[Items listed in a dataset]

* BEGIN *

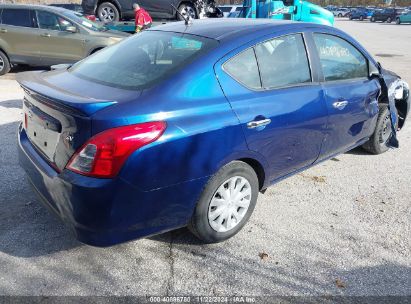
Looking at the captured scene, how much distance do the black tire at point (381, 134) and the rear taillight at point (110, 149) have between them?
340 cm

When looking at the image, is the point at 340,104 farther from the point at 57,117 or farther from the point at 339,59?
the point at 57,117

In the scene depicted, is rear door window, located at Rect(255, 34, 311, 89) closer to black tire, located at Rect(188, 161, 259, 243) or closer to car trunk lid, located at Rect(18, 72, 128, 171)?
black tire, located at Rect(188, 161, 259, 243)

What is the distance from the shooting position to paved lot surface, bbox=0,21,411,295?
2725 millimetres

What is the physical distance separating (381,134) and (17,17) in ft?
29.3

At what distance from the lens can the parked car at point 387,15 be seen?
48041mm

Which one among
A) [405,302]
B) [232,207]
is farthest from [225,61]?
[405,302]

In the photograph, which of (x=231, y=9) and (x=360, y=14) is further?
(x=360, y=14)

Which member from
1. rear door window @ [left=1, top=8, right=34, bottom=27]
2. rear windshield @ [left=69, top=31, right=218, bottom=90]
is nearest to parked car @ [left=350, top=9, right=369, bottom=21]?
rear door window @ [left=1, top=8, right=34, bottom=27]

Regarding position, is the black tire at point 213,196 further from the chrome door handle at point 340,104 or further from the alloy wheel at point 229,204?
the chrome door handle at point 340,104

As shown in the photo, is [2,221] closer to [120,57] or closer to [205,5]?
[120,57]

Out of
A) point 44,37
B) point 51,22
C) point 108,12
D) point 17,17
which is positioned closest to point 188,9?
point 108,12

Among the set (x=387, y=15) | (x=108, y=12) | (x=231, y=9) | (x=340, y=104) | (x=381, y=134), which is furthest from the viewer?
(x=387, y=15)

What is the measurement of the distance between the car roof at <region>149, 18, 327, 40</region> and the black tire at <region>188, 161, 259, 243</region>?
1.01 meters

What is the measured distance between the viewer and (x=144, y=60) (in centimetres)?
311
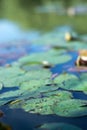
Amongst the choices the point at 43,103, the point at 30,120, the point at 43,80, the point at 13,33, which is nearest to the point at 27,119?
the point at 30,120

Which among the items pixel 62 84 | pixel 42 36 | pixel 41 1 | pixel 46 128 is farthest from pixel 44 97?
pixel 41 1

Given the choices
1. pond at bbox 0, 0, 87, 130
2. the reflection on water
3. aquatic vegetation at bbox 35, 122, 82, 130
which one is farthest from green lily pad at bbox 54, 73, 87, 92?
the reflection on water

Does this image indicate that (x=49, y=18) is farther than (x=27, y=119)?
Yes

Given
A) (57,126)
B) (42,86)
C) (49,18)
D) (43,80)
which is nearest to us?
(57,126)

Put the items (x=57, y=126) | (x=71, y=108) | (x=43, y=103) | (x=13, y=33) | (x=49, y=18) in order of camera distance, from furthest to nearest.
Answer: (x=49, y=18) → (x=13, y=33) → (x=43, y=103) → (x=71, y=108) → (x=57, y=126)

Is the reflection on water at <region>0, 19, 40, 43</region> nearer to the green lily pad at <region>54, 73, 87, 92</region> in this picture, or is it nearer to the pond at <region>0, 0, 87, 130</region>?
the pond at <region>0, 0, 87, 130</region>

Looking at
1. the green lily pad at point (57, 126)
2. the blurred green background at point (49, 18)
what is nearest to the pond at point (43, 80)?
the green lily pad at point (57, 126)

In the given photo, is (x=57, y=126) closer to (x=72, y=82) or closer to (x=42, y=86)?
(x=42, y=86)

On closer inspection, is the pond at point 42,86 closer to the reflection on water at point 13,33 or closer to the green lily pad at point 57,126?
the green lily pad at point 57,126

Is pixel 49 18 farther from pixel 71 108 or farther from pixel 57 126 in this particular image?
pixel 57 126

* END *

*REQUEST*
Return, unchanged, each line from the line containing "Does this image" through the last line of the material.

*EXERCISE SOLUTION*
Does this image indicate that (x=49, y=18) is farther than (x=27, y=119)?
Yes

Given
A) (57,126)
B) (42,86)
C) (49,18)
D) (43,80)
which is nearest to us?
(57,126)

Put the items (x=57, y=126) | (x=71, y=108) | (x=43, y=103) | (x=13, y=33) | (x=49, y=18) in order of camera distance, from furthest to nearest.
Answer: (x=49, y=18) → (x=13, y=33) → (x=43, y=103) → (x=71, y=108) → (x=57, y=126)

Is the reflection on water at <region>0, 19, 40, 43</region> nearer to the green lily pad at <region>54, 73, 87, 92</region> in this picture, or is it nearer to the pond at <region>0, 0, 87, 130</region>?
the pond at <region>0, 0, 87, 130</region>

Looking at
1. the green lily pad at point (57, 126)
2. the blurred green background at point (49, 18)
what is nearest to the pond at point (43, 80)?
the green lily pad at point (57, 126)

In the given photo, is (x=57, y=126) closer to (x=72, y=82) or closer to (x=42, y=86)?
(x=42, y=86)

On closer inspection, is the pond at point 42,86 closer to the reflection on water at point 13,33 or closer to the green lily pad at point 57,126?
the green lily pad at point 57,126

Is pixel 49 18 farther from pixel 71 108 or farther from pixel 57 126 in this particular image?
pixel 57 126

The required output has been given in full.